Jarvis might’ve seen that coming but apparently didn’t. She was cagey enough to enlist both Wanamaker and the florist industry when she was campaigning for the holiday.
By 1920, she was denouncing the day’s commercialization and urged people to stop buying Mother’s Day flowers, cards, and candy. Eventually, she was launching lawsuits against groups that used the name Mother’s Day.
In 1948, she denounced the holiday completely and lobbied to have it taken off the U.S. holiday calendar.
It wasn’t.
The lawsuits ate through her money and she died broke. The floral and greetings card companies that she had campaigned against paid her bills.

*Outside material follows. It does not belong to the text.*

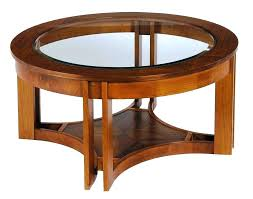 solid glass coffee table large round glass coffee table solid wood coffee table with glass top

If anyone’s campaigning to establish National Irony Day, her story’s a perfect fit.
And Father’s Day?
No insult to fathers intended here, but it’s easier to get sentimental about a group that’s ignored or treated badly the rest of the year. Then once a year, you show up with flowers and chocolate and, you know, that makes it all okay.
Fathers, though? They just don’t have the same appeal. Although you can trace Father’s Day back to the middle ages too, if you want.
Of course you want. European Catholics celebrated Saint Joseph’s Day on 19 March, and a tradition of celebrating fatherhood in general can be traced back to 1508–which doesn’t say that it began then, only that if it started earlier no one’s found the notes.
In 1966, the U.S. made it a national holiday. It’s also celebrated in the U.K. but not an official holiday.
British government contributes toward environmental protesters’ fines
Just when you decide that humans have thought of every possible way to protest, the environmental campaign group Insulate Britain bought environment secretary George Eustace’s office and they’re donating his rent to a legal fund for activists who’ve been arrested.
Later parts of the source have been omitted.